* _Latihan_
Teruskan kisah pendakian gunung di bawah ini, mulai sesudah kalimat terakhirnya.

* _Kutipan Teks_
---------------
Perempuan Tangguh di Bahu Gunung Tertinggi (1)

INILAH kisah pendakian perdana seorang pendaki amat sangat pemula, pengidap asma, stamina ala kadarnya, dah emak-emak pula. Tak pernah terpikirkan olehku akan melakukan perjalanan ini. Aku suka alam. Aku suka gunung. Tapi mendaki gunung? Mustahil. Mendaki tangga saja nafasku satu-satu.

Sewaktu masih lajang, Emak Bapak tak akan pernah mengizinkan. Sampai kapanpun tak akan diizinkan. Dengan alasan aku pengidap asma akut. Masuk akal. Namun takdir berkata lain. Aku berjodoh dengan laki-laki yang suka berpetualang mendaki gunung. Akhirnya hobi itu pun menular padaku.

Usia? Kepala tiga, beranak dua. Ah masih muda. Stamina? Kita pacu dengan olah raga. Asma? Mari berdoa semoga tak kumat di atas sana. Bisa? Bisa. Kuat? InsyaAllah kuat. Oke. Selanjutkan mari kita susun rencana perjalanan.

Setelah merana karena gagal ke Gunung Kerinci waktu itu, harap-harap cemas aku menantikan destinasi berikutnya. Edisi Seven Summit Indonesia bersama Tim Pertamina dan KBIP Cs (Keluarga Besar Ilmu Pemerintahan dan Cs). Setelah Gunung Kerinci di Jambi sebagai yang tertinggi di Indonesia, tujuan selanjutnya adalah Rinjani. Gunung tertinggi kedua setelah Kerinci. Namun gempa Lombok beberapa waktu yang lalu meluluhlantakkan tidak hanya wilayah permukiman tetapi juga jalur pendakian Rinjani. Tunda Rinjani, destinasi beralih ke Semeru, gunung tertinggi ketiga di Indonesia. Tertinggi di Pulau Jawa. Atap Jawa. Tempat di mana Soe Hok Gie menghembuskan nafas terakhirnya.
---------------
* _Bagian Data_
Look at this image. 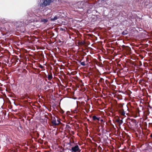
---------------
* _Jawaban_
Pemula itu seharusnya mendaki gunung yang kecil-kecil dulu. Bukannya langsung Semeru, begitu kata orang-orang. Aku nyengir. Nekat. Akhirnya hari yang dijadwalkanpun tiba. Kami terbang dari Pekanbaru menuju Malang. Secara administratif Semeru terletak di dua kabupaten, Malang dan Lumajang. Setelah mendarat dengan selamat di Malang, aku bersama tim langsung menuju Lumajang. Untuk mempersiapkan stamina kami menginap semalam di rumah persinggahan, semacam villa, di Desa Gubugklakah. Teman-teman menyiapkan stamina, aku memperbanyak doa.

Keesokan harinya, perjalanan dimulai dengan mengendarai jeep-jeep gagah yang beriringan membelah jalan menuju Desa Ranupani, pos keberangkatan menuju Gunung Semeru di Kabupaten Lumajang. Butuh waktu hampir 2 jam. Melewati pemandangan indah bentangan alam perbukitan. Ladang-ladang petani rapi tersusun berbaris dengan kemiringan sekira 60°, menanam sayuran semisal kentang, wortel, bunga kol dan bawang daun. Subur. Ijo royo royo. Gemah ripah loh jinawi.

Lalu sampailah kami di Ranupani, pos awal pendakian. Jalur satu-satunya pendakian Semeru. Ratusan pendaki berkumpul disini setiap hari. Diperiksa, diberikan arahan oleh petugas dan relawan. Apa yang boleh dan tidak boleh dilakukan selama pendakian, segala macam saran dan larangan. Semeru termasuk gunung dengan manajemen pendakian paling baik dan aturan paling ketat. Pendaki harus memakai sepatu gunung, menyerahkan surat keterangan sehat, tidak boleh membawa alat musik dan speaker, tidak boleh membawa tisu basah, tidak boleh membuang sampah, sampah harus dibawa kembali turun ke bawah, tidak boleh sembarang membuang hajat alias ‘ranjau darat’, tidak boleh mandi juga cuci mencuci di Ranu Kumbolo, bahkan mencuci jari pun tak boleh. Tipsnya adalah mengambil air danau menggunakan botol lalu melakukan pencucian di tempat lain. Bila melanggar akan ada sanksi, yang terberat adalah diblacklist tak boleh lagi mendaki Semeru seumur hidup. Luar biasa.

Ketatnya aturan memang berpengaruh besar terhadap kondisi jalur pendakian. Bersih, tanpa sampah. Ranu Kumbolo pun bersih, indah, tak terganggu sampah. Dapat cerita bahwa di gunung-gunung lain yang aturannya tidak seketat Semeru memang banyak sampah menumpuk dimana-mana. Salut…

Setelah acara briefing dan arahan itu, mulailah kami bersiap berjalan. Tim kami terdiri dari 26 orang. Diantaranya ada 4 perempuan. Women Series. Belakangan baru kusaksikan, mereka adalah perempuan-perempuan perkasa, mandiri, tangkas dan cekatan. Kecuali aku tentu saja, yang ringkih, lamban dan manja. Oh sudahlah.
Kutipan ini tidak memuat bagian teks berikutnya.